戦国の世に思いを馳せながらの山登り
登山の魅力の1つに眺望がある。実は戦国時代における山城の魅力も「眺望」であった。松永久秀が主君をもてなしに使ったと前述したが、それは二の次だ。
滝山城では山頂近くの城郭から下界がはっきりと見渡せる。ちょうど南東方向が開けているので、京都から大宰府に至る「西国街道」がはっきり見える。
仮に大軍がこの街道を通過するのを確認できれば、頃合いを見計らって自軍を南下させる。すると敵軍を真横から突ける位置関係となる。
しかも、この城は下界から見ると完全にカモフラージュされているため、現在でもかつての街道沿いの市街地から見上げても、どの山が「滝山城」なのか皆目見当がつかない。そのため当時はかなり不気味な軍事拠点だったに違いない。
筆者もこの登山道を歩いたが、説明がなければ、誰も「山城」の跡だと気づかないと感じた。はっきり言ってもったいない気もする。

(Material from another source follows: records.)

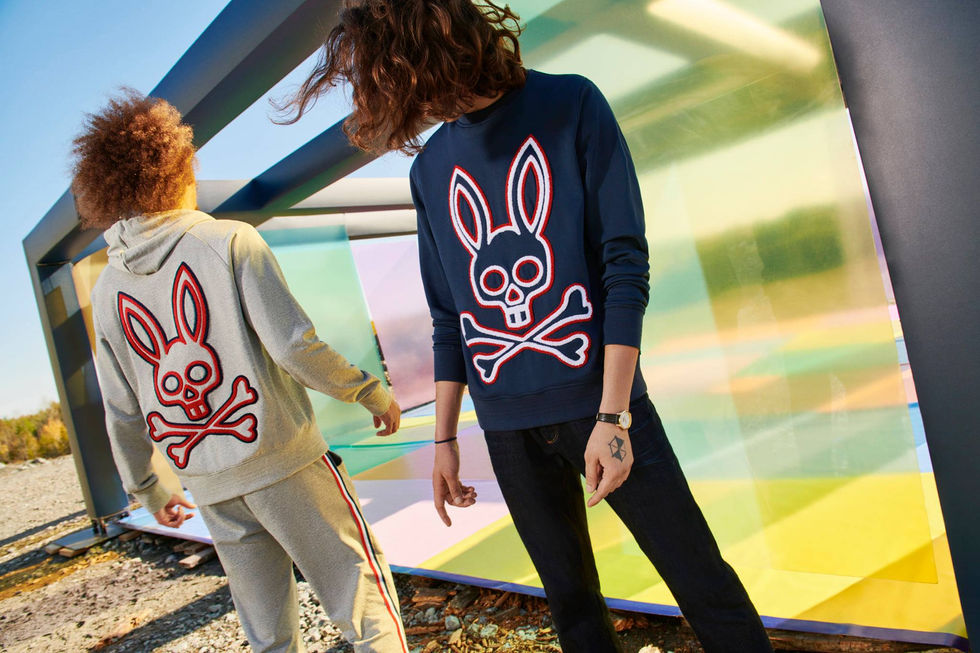 Campagne Psycho Bunny Holidays 2020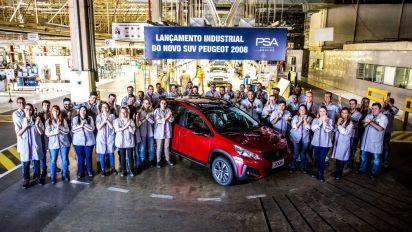 Peugeot vai relançar um clássico aqui no Brasil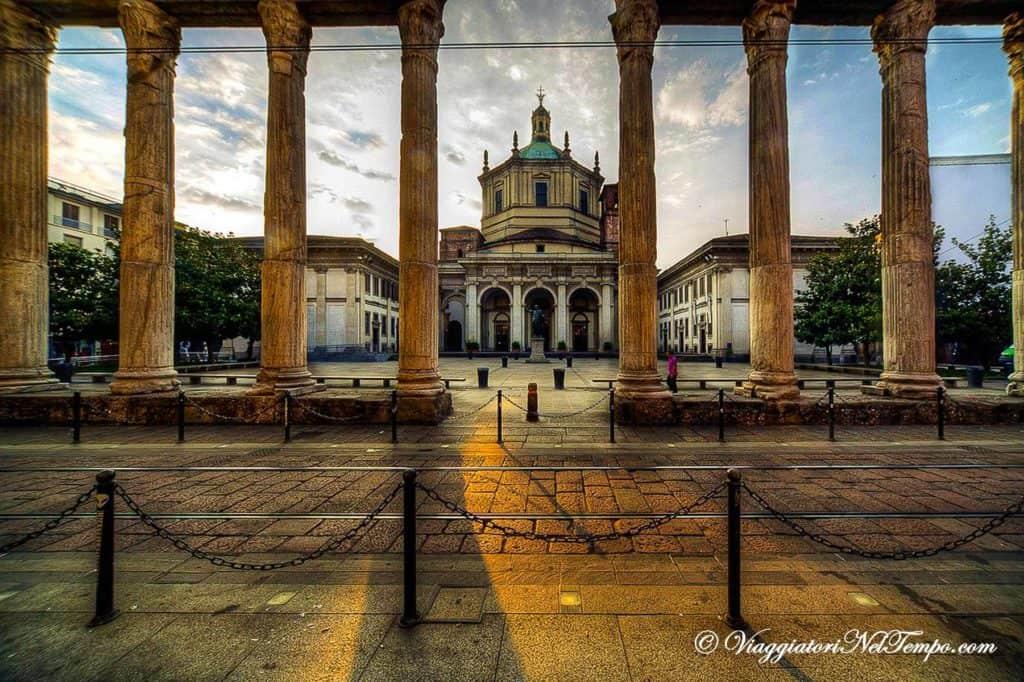 #24foto Milano Colonne di San Lorenzo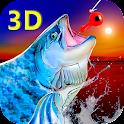 Fishing Sport 3D: Open Season icon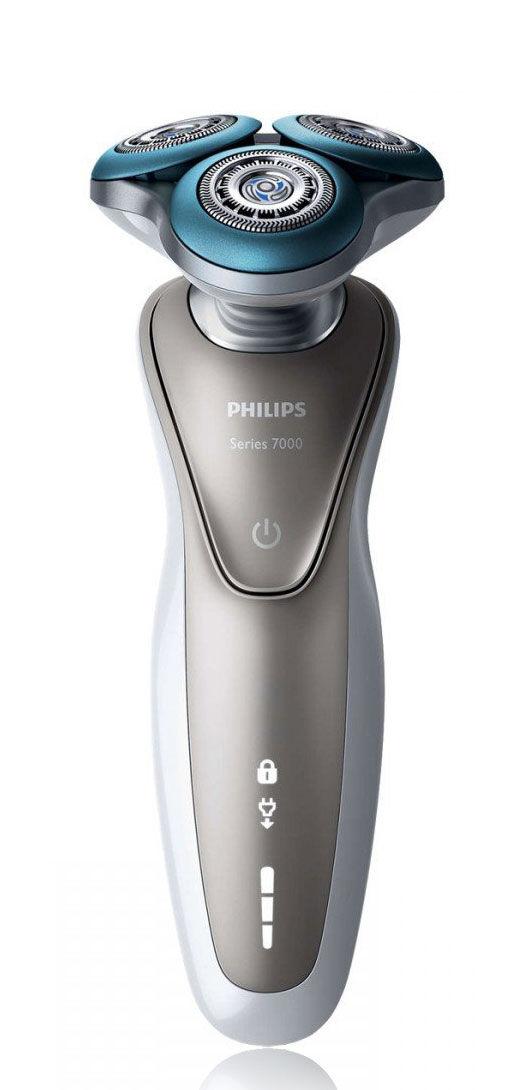 Philips Rasoio Shaver 7000 Wet&Dry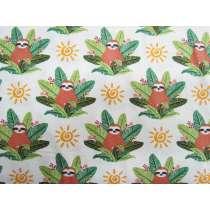 Take It Easy Cotton #PW1133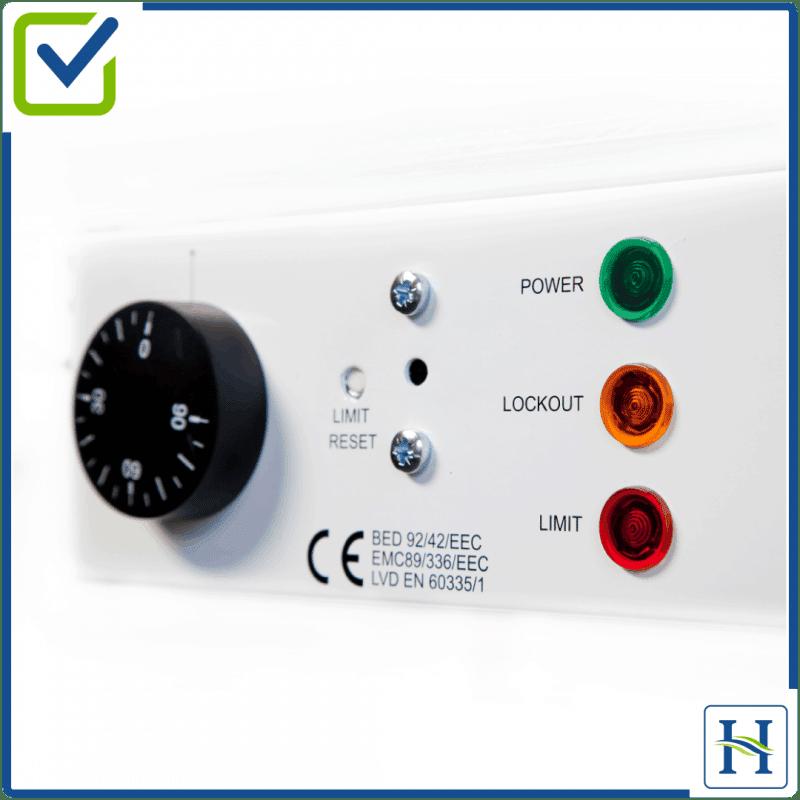 Ultra Safe Boiler Controls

ところが、歩いていたら欧米からの観光客とおぼしき男性に遭遇。そのとき私を案内してくれた神戸市文化スポーツ局文化財課長の川上厚志は「来るたびに欧米系の人に会う。一体どうやって調べてやってくるのか」とつぶやいていた。
そんな状況もあり、神戸市では滝山城に至る登山道をまずは歩きやすいように整えて、さらに案内板も新たに設置する計画だ。
自然を感じながら健康のために登山するだけでなく、450年前の戦国の世に思いを馳せながら山登りを楽しむのは、いつもとはひと味違った体験になるのではないだろうか。